A Geezer’s Notebook, By Jim Foster
This coming Thursday our American friends, assuming we still have some, will be celebrating Thanksgiving, a day set aside by George Washington to thank the Lord for allowing them to carry guns and shoot their next-door neighbour.
Americans have far more to be thankful for than we, their poor northern cousins. For one thing they can be thankful Congress had the brains to hold their Thanksgiving on a Thursday giving them a four-day weekend. We are stuck with a Monday and even the grocery stores are open.
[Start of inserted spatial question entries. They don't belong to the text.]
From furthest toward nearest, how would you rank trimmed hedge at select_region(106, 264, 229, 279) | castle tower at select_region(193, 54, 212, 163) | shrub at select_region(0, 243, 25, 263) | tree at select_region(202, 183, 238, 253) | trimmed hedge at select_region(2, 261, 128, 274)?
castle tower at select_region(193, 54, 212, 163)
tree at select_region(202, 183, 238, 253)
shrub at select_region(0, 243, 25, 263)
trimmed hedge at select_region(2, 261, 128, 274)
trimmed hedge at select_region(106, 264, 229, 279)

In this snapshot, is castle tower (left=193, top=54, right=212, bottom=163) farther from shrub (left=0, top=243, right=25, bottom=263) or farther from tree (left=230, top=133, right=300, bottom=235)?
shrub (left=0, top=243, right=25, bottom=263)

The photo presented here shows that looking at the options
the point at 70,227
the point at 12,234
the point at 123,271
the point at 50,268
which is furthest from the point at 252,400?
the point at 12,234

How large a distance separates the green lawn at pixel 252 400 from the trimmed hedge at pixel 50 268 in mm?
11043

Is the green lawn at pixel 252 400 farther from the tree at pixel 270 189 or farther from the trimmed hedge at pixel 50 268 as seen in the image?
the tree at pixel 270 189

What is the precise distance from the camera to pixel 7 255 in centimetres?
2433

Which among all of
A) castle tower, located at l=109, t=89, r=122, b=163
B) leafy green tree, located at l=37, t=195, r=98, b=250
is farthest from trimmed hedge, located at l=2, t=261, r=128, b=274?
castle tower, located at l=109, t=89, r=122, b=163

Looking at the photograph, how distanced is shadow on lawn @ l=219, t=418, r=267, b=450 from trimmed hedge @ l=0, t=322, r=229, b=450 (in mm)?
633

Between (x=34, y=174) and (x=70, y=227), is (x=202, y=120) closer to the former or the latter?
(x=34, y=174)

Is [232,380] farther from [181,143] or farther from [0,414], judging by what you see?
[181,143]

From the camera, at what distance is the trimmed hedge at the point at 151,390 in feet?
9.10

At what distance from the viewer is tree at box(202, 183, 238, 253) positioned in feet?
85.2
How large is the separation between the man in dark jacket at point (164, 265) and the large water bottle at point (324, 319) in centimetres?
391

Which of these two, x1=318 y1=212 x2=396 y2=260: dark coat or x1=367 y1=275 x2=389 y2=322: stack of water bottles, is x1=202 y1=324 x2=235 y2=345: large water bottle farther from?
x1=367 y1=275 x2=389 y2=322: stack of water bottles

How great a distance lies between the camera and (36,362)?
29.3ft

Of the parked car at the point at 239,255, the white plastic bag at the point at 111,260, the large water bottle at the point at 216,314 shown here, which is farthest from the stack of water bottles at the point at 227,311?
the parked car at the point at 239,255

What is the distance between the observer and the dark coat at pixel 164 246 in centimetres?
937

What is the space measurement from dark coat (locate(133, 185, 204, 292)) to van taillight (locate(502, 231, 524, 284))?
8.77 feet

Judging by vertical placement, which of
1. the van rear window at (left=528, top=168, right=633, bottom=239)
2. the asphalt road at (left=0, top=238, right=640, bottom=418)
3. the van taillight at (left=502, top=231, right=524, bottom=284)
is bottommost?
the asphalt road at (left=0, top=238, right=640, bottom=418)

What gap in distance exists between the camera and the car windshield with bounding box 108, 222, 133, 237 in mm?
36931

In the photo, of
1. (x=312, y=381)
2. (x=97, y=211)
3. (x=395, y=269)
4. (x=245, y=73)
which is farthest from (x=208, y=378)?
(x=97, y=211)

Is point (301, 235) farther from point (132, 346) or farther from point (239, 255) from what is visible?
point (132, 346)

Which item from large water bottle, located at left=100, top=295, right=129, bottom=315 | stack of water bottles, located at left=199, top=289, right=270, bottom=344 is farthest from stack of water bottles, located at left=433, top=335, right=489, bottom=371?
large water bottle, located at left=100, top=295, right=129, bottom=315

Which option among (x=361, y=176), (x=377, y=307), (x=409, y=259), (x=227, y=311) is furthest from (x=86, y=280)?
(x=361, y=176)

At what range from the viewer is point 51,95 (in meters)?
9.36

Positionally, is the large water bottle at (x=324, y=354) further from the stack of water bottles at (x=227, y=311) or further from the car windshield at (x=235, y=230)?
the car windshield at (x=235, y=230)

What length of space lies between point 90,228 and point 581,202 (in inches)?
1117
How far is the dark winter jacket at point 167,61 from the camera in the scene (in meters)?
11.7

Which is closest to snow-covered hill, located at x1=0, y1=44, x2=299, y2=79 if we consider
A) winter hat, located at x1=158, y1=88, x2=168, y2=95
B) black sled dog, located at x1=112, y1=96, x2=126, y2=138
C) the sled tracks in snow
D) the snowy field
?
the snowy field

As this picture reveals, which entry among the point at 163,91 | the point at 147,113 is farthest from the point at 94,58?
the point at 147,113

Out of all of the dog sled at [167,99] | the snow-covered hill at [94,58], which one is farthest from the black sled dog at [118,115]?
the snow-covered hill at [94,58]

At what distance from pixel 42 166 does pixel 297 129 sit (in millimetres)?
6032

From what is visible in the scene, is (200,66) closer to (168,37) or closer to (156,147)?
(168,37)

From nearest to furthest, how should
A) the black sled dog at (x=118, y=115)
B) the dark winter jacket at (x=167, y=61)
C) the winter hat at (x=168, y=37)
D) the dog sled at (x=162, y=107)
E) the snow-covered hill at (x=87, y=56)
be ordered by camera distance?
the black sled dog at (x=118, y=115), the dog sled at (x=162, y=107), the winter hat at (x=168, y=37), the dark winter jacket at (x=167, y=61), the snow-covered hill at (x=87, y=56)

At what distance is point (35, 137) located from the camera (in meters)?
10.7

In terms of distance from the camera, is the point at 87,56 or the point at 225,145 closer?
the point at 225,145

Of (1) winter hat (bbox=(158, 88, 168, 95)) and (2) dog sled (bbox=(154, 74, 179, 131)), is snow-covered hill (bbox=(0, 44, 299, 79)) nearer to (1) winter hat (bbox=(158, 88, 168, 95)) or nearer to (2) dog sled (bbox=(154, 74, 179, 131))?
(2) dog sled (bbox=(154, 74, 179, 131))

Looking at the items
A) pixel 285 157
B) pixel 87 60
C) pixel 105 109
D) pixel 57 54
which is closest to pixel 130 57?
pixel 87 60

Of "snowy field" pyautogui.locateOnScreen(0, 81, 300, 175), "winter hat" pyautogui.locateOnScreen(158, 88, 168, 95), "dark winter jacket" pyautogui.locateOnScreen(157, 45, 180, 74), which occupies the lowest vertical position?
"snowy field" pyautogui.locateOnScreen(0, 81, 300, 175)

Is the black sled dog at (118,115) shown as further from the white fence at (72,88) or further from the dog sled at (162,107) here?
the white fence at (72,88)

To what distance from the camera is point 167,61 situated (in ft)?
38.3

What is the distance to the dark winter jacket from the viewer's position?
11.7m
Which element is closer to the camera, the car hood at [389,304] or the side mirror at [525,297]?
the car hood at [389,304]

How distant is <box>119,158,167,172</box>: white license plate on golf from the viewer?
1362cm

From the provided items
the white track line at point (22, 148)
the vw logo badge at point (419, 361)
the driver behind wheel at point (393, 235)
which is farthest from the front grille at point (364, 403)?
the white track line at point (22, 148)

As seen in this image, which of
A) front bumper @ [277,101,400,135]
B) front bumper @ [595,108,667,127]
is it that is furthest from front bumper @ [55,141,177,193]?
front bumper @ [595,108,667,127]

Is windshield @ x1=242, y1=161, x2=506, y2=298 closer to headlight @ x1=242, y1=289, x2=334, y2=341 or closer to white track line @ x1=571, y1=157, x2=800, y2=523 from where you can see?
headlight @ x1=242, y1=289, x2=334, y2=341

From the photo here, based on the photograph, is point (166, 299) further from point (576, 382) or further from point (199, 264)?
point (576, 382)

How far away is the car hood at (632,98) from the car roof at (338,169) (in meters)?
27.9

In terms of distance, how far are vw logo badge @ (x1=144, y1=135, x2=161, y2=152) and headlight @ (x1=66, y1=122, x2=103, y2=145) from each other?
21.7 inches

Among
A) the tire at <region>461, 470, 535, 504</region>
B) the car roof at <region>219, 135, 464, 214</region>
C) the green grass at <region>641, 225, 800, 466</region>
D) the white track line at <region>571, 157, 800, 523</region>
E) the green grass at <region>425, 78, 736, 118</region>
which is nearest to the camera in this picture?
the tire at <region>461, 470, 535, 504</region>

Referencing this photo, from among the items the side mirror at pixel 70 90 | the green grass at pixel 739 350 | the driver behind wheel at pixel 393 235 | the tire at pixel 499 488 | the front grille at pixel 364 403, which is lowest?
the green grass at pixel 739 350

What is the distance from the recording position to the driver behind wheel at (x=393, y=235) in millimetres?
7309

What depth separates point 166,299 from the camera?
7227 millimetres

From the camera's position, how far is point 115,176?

The only thing closed as I recall was the beer and liquor store, what kind of half-assed celebration is that?
The Americans invented Thanksgiving Day (and apparently everything else, just ask them) to celebrate the harvest in the fall of 1641, and to give the Pilgrims an excuse to goof off for a day and watch the NFL games on TV. In the spirit of Christian fellowship, they also invited a few of the local Native Americans over to join them for a Thanksgiving feast. I just happened to be going through some stuff in the basement and found a tape of that first dinner. It was held at the home of Deacon Smith.
John Smith – Good afternoon, folks, and welcome to Plymouth Rock. I’m John Smith, thee can call me Jack. This is the little woman, Felicity, and here are the kids, Obadiah, Joshua, Silas, Ezekiel, Sara, Purity, Patience, Prudence, and the twins, Heckle and Jeckle. “Obadiah, get thy hand out of there.”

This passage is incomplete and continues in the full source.